Copy out all of the data below, changing each "chain-link fence" to "wire mesh fence" and leaving everything else as it is. Omit the pictures.
[start of Dataset extract]
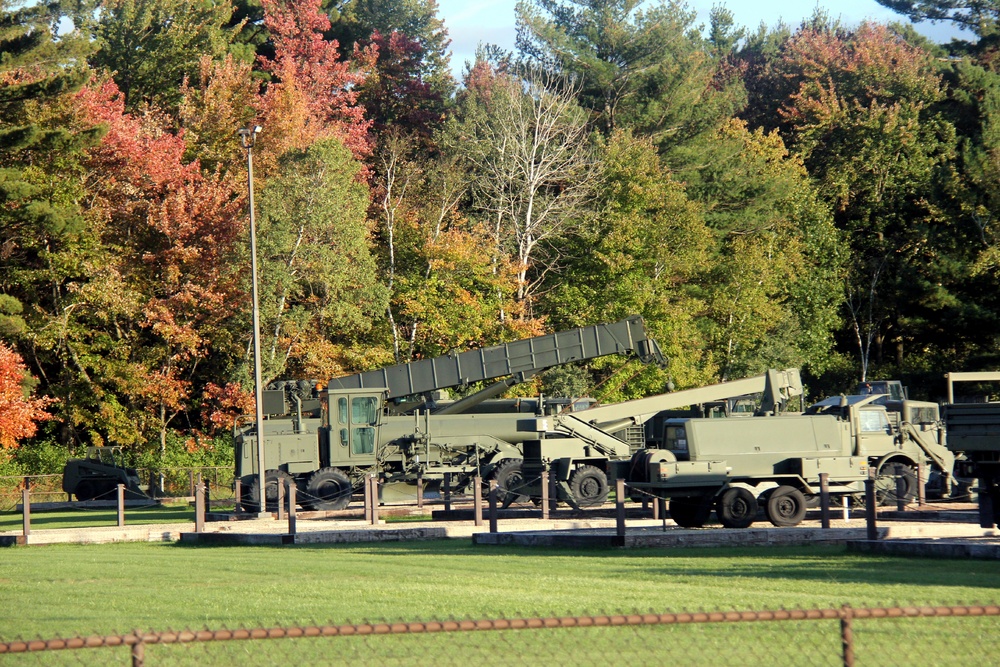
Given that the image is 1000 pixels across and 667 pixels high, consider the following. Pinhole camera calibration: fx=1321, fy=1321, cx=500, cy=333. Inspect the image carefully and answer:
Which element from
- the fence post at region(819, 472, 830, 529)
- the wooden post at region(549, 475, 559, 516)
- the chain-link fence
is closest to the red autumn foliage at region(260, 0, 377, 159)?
the wooden post at region(549, 475, 559, 516)

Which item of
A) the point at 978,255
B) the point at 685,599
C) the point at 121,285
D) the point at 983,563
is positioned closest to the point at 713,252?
the point at 978,255

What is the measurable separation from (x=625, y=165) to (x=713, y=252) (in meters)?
4.92

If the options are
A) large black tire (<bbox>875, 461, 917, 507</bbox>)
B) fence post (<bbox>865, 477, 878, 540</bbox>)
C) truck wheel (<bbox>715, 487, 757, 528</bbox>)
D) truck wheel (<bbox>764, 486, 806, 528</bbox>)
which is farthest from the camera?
large black tire (<bbox>875, 461, 917, 507</bbox>)

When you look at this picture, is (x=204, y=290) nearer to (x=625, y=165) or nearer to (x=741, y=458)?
(x=625, y=165)

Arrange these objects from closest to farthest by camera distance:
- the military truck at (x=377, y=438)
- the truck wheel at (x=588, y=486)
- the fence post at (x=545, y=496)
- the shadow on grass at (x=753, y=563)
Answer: the shadow on grass at (x=753, y=563), the fence post at (x=545, y=496), the truck wheel at (x=588, y=486), the military truck at (x=377, y=438)

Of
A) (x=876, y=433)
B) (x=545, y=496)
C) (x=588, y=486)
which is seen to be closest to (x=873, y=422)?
(x=876, y=433)

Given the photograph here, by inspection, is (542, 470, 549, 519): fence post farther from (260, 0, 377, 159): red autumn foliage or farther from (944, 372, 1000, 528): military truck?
(260, 0, 377, 159): red autumn foliage

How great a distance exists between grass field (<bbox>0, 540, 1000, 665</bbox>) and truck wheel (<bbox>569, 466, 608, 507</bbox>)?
30.0ft

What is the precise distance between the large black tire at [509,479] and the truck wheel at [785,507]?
8580mm

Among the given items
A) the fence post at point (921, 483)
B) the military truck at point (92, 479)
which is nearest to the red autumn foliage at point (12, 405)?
the military truck at point (92, 479)

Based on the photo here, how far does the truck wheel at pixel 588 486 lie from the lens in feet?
94.2

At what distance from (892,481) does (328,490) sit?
42.2 feet

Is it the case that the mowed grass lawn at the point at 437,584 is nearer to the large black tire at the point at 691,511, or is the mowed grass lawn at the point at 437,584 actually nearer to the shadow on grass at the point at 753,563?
the shadow on grass at the point at 753,563

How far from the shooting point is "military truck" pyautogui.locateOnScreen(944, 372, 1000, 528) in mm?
18844
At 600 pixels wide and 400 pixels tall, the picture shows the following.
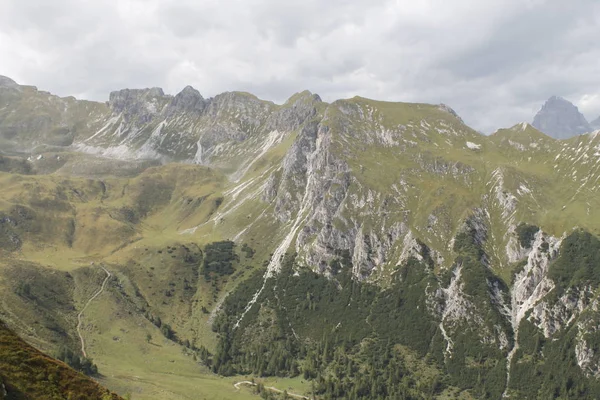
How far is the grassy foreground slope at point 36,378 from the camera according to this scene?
67.4 meters

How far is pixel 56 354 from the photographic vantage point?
194m

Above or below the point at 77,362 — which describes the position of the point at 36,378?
above

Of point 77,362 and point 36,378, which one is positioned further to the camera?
point 77,362

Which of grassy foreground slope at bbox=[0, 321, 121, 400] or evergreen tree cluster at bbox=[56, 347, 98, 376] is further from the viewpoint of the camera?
evergreen tree cluster at bbox=[56, 347, 98, 376]

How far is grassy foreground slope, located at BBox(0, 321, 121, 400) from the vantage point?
67375 millimetres

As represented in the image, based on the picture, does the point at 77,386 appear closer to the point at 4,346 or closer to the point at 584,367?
the point at 4,346

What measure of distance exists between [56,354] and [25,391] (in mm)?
148802

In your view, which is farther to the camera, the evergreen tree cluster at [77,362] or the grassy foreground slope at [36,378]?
the evergreen tree cluster at [77,362]

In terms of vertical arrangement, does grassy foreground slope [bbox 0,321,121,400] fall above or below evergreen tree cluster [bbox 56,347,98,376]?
above

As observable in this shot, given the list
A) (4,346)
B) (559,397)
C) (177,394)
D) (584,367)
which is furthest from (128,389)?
(584,367)

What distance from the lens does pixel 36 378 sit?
231 feet

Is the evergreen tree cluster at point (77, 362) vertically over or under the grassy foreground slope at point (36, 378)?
under

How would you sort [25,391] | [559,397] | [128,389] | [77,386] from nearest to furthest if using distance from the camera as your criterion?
[25,391] < [77,386] < [128,389] < [559,397]

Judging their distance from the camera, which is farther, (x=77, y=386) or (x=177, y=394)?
(x=177, y=394)
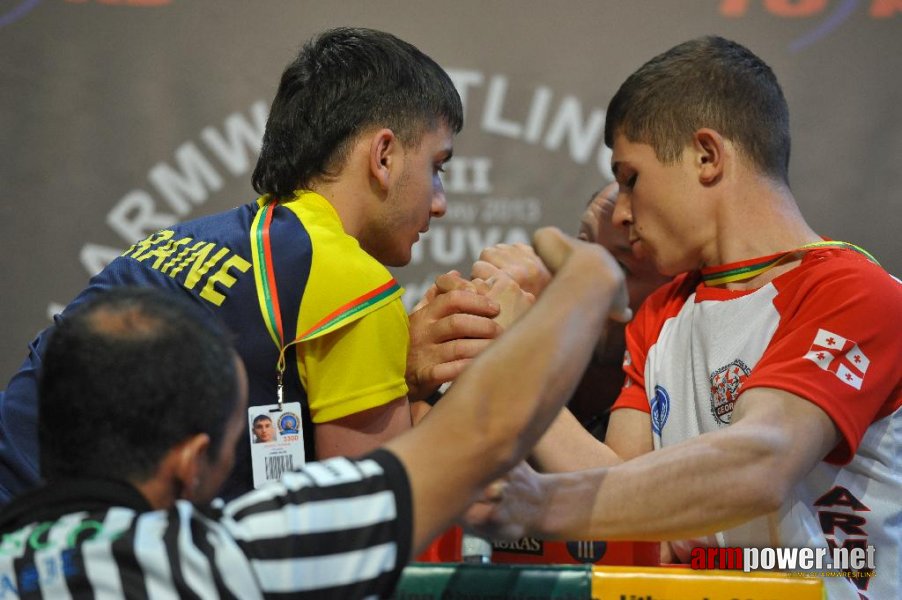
[end of Dataset extract]
### Correct answer:
Given that the image is 1000 pixels across and 667 pixels high, consider the following. Pinhole camera calibration: fx=1321, fy=1321, cx=500, cy=333. Inspect the image carefully and answer:
Which element from
- the fence post at region(819, 472, 830, 529)
- the wooden post at region(549, 475, 559, 516)
- the wire mesh fence
is closest to the red autumn foliage at region(260, 0, 377, 159)?
the wooden post at region(549, 475, 559, 516)

Which item of
A) the point at 978,255
B) the point at 685,599
C) the point at 121,285
D) the point at 983,563
is positioned closest to the point at 713,252?
the point at 978,255

What is the measurable separation from (x=625, y=165) to (x=713, y=252) (in meters)?
4.92

If the options are
A) large black tire (<bbox>875, 461, 917, 507</bbox>)
B) fence post (<bbox>865, 477, 878, 540</bbox>)
C) truck wheel (<bbox>715, 487, 757, 528</bbox>)
D) truck wheel (<bbox>764, 486, 806, 528</bbox>)
which is farthest from the camera?
large black tire (<bbox>875, 461, 917, 507</bbox>)

When you look at this picture, is (x=204, y=290) nearer to (x=625, y=165) or nearer to (x=741, y=458)?
(x=625, y=165)

Arrange these objects from closest to farthest by camera distance:
- the military truck at (x=377, y=438)
- the truck wheel at (x=588, y=486)
- the fence post at (x=545, y=496)
- the shadow on grass at (x=753, y=563)
Answer: the shadow on grass at (x=753, y=563), the fence post at (x=545, y=496), the truck wheel at (x=588, y=486), the military truck at (x=377, y=438)

Of
A) (x=876, y=433)
B) (x=545, y=496)
C) (x=588, y=486)
which is seen to be closest to (x=873, y=422)?
(x=876, y=433)

Given the photograph here, by inspection, is (542, 470, 549, 519): fence post farther from (260, 0, 377, 159): red autumn foliage or farther from (944, 372, 1000, 528): military truck?
(260, 0, 377, 159): red autumn foliage

How great a distance exists between grass field (<bbox>0, 540, 1000, 665</bbox>) and truck wheel (<bbox>569, 466, 608, 507</bbox>)?
30.0ft

What is the precise distance between the large black tire at [509,479] and the truck wheel at [785,507]?
8580mm

Among the given items
A) the fence post at point (921, 483)
B) the military truck at point (92, 479)
which is nearest to the red autumn foliage at point (12, 405)?
the military truck at point (92, 479)

Based on the photo here, how far does the truck wheel at pixel 588 486 lie from the lens in feet?
94.2

At what distance from (892,481) does (328,490) sit?
42.2 feet

Is it the case that the mowed grass lawn at the point at 437,584 is nearer to the large black tire at the point at 691,511, or is the mowed grass lawn at the point at 437,584 actually nearer to the shadow on grass at the point at 753,563?
the shadow on grass at the point at 753,563

How far from the shooting point is "military truck" pyautogui.locateOnScreen(944, 372, 1000, 528) in mm?
18844
At 600 pixels wide and 400 pixels tall, the picture shows the following.
How far is the grassy foreground slope at point 36,378 from the camera according to this scene?
67.4 meters

How far is pixel 56 354 from the photographic vantage point?
194m

Above or below the point at 77,362 — which describes the position of the point at 36,378?
above

Of point 77,362 and point 36,378, which one is positioned further to the camera?
point 77,362

Which of grassy foreground slope at bbox=[0, 321, 121, 400] or evergreen tree cluster at bbox=[56, 347, 98, 376] is further from the viewpoint of the camera?
evergreen tree cluster at bbox=[56, 347, 98, 376]

How far is grassy foreground slope, located at BBox(0, 321, 121, 400) from the vantage point?
67375 millimetres

As represented in the image, based on the picture, does the point at 77,386 appear closer to the point at 4,346 or closer to the point at 584,367?
the point at 4,346

What measure of distance exists between [56,354] and [25,391] (in mm)?
148802

In your view, which is farther to the camera, the evergreen tree cluster at [77,362] or the grassy foreground slope at [36,378]?
the evergreen tree cluster at [77,362]

In terms of vertical arrangement, does grassy foreground slope [bbox 0,321,121,400] fall above or below evergreen tree cluster [bbox 56,347,98,376]?
above

As observable in this shot, given the list
A) (4,346)
B) (559,397)
C) (177,394)
D) (584,367)
which is furthest from (128,389)?
(584,367)

What distance from the lens does pixel 36 378 sit?
231 feet

Is the evergreen tree cluster at point (77, 362) vertically over or under the grassy foreground slope at point (36, 378)?
under

How would you sort [25,391] | [559,397] | [128,389] | [77,386] from nearest to furthest if using distance from the camera as your criterion?
[25,391] < [77,386] < [128,389] < [559,397]

Judging their distance from the camera, which is farther, (x=77, y=386) or (x=177, y=394)?
(x=177, y=394)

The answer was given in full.